**REQUIRED ACTION:**
Reply solely with the number of lines, in the records underneath, that include the word "site".

(Collected data)
*** Block opens ***
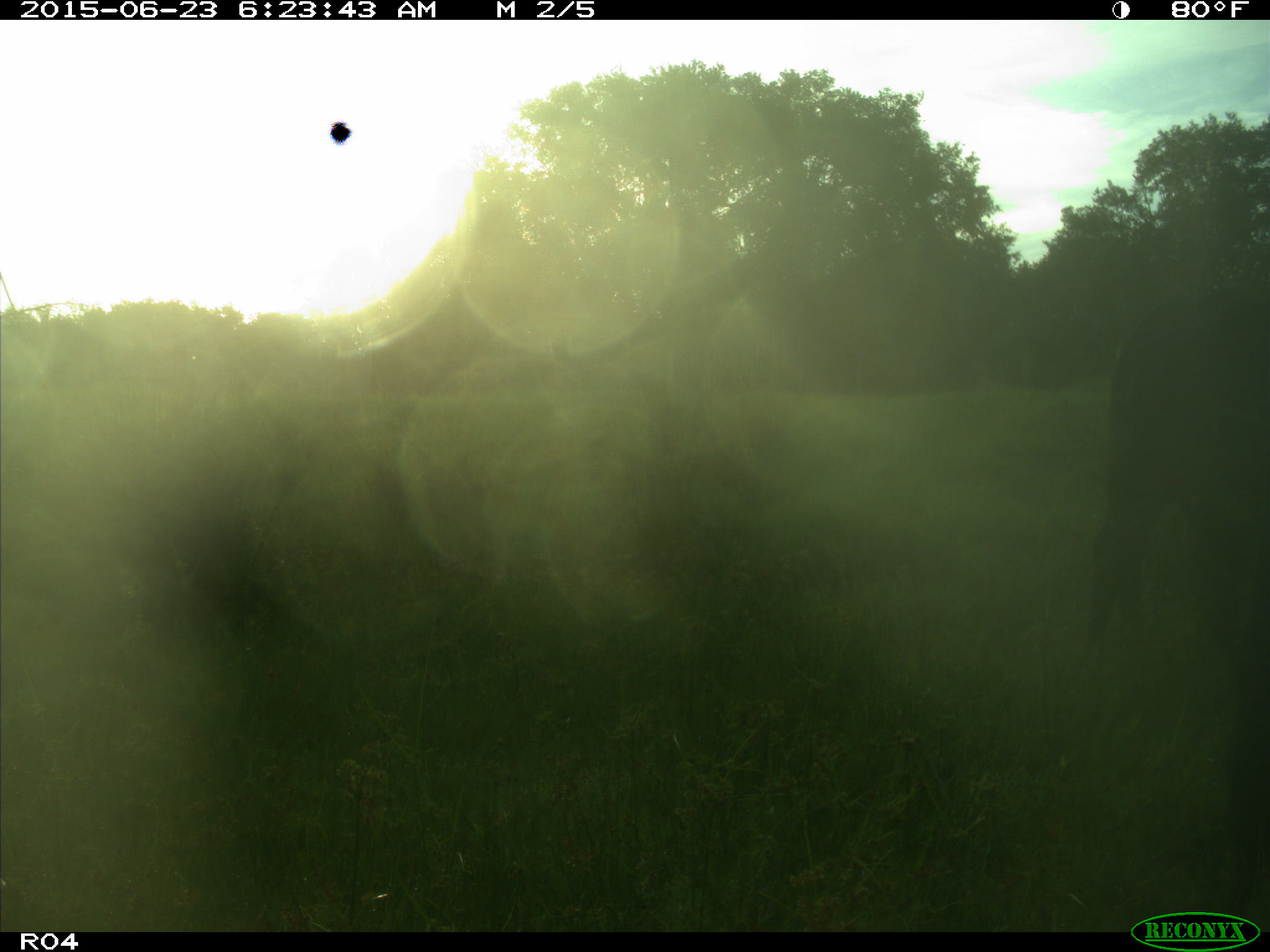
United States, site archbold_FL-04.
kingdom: Animalia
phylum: Chordata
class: Mammalia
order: Artiodactyla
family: Bovidae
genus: Bos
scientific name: Bos taurus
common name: domestic cow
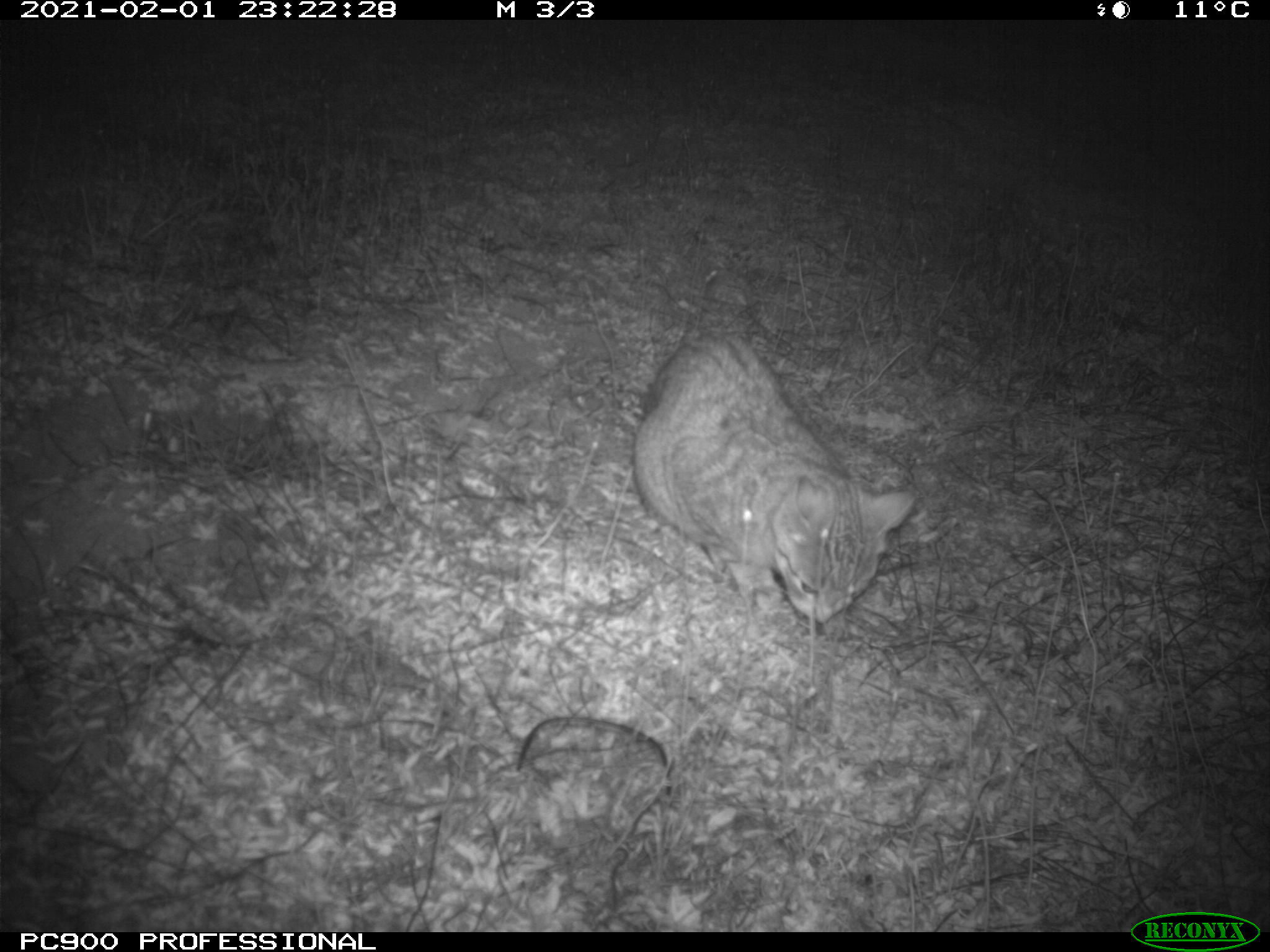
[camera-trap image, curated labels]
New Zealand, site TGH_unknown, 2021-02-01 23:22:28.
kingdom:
*** Block closes ***
**ANSWER AREA:**
2